* _TASK BRIEF_
Output each line of text in the records below exactly as it appears, omitting the pictures.

---

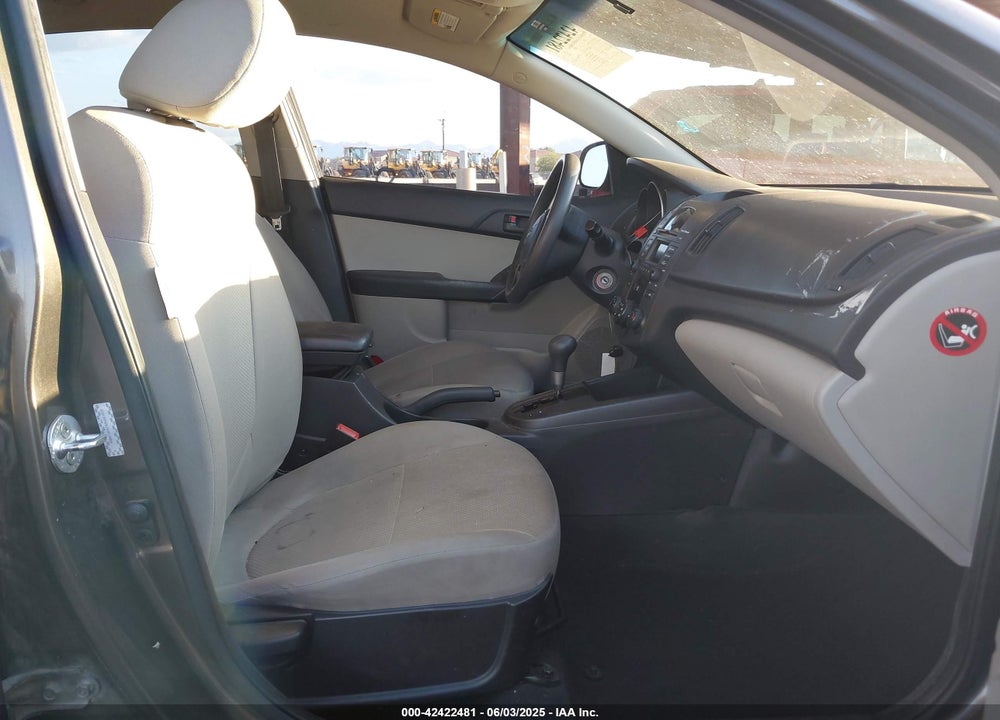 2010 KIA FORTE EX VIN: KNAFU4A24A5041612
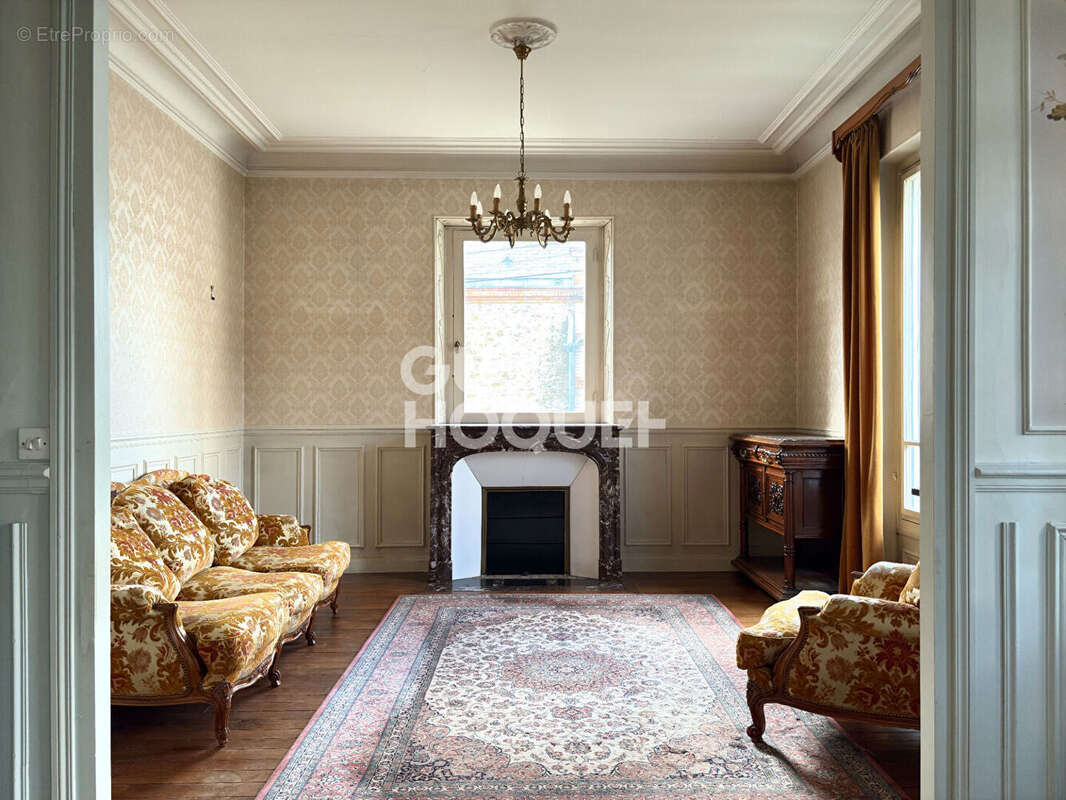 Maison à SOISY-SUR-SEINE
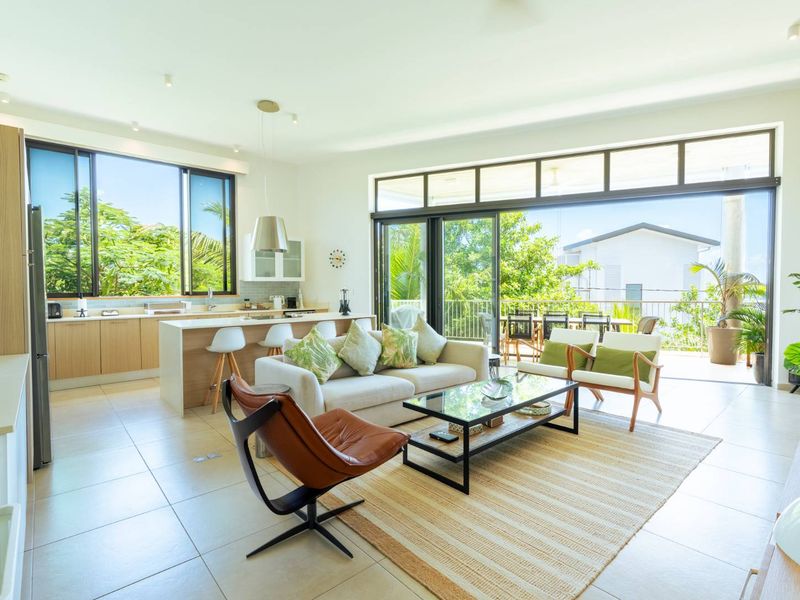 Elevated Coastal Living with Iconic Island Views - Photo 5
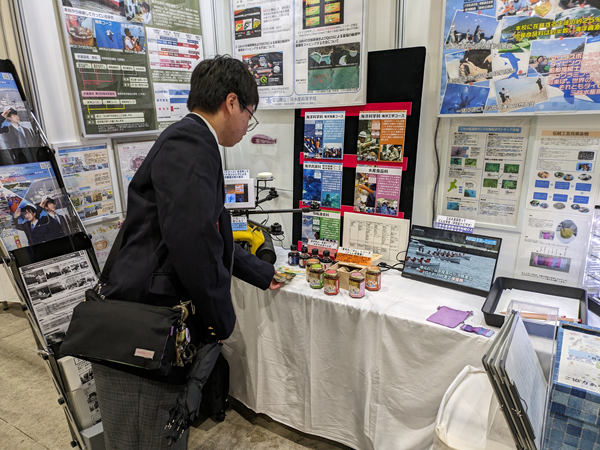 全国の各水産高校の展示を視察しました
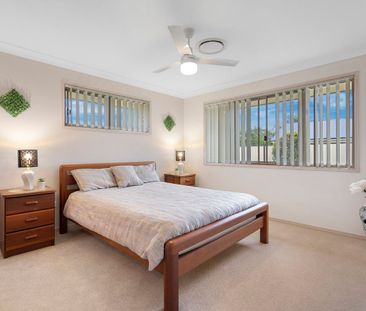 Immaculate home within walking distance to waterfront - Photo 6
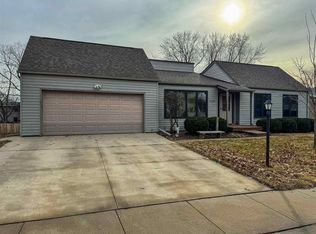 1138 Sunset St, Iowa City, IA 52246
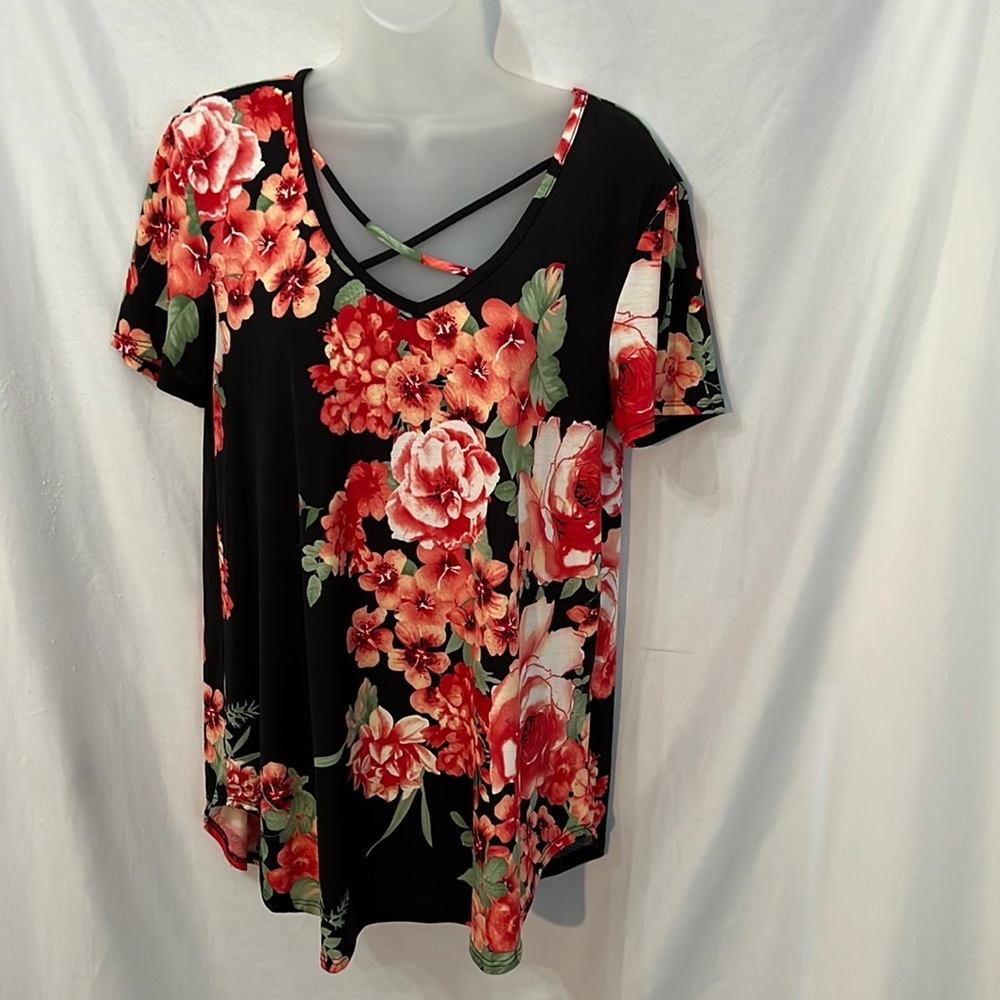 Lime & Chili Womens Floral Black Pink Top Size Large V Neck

---

* _OUTPUT_
 2010 KIA FORTE EX VIN: KNAFU4A24A5041612
 Maison à SOISY-SUR-SEINE
 Elevated Coastal Living with Iconic Island Views - Photo 5
 全国の各水産高校の展示を視察しました
 Immaculate home within walking distance to waterfront - Photo 6
 1138 Sunset St, Iowa City, IA 52246
 Lime & Chili Womens Floral Black Pink Top Size Large V Neck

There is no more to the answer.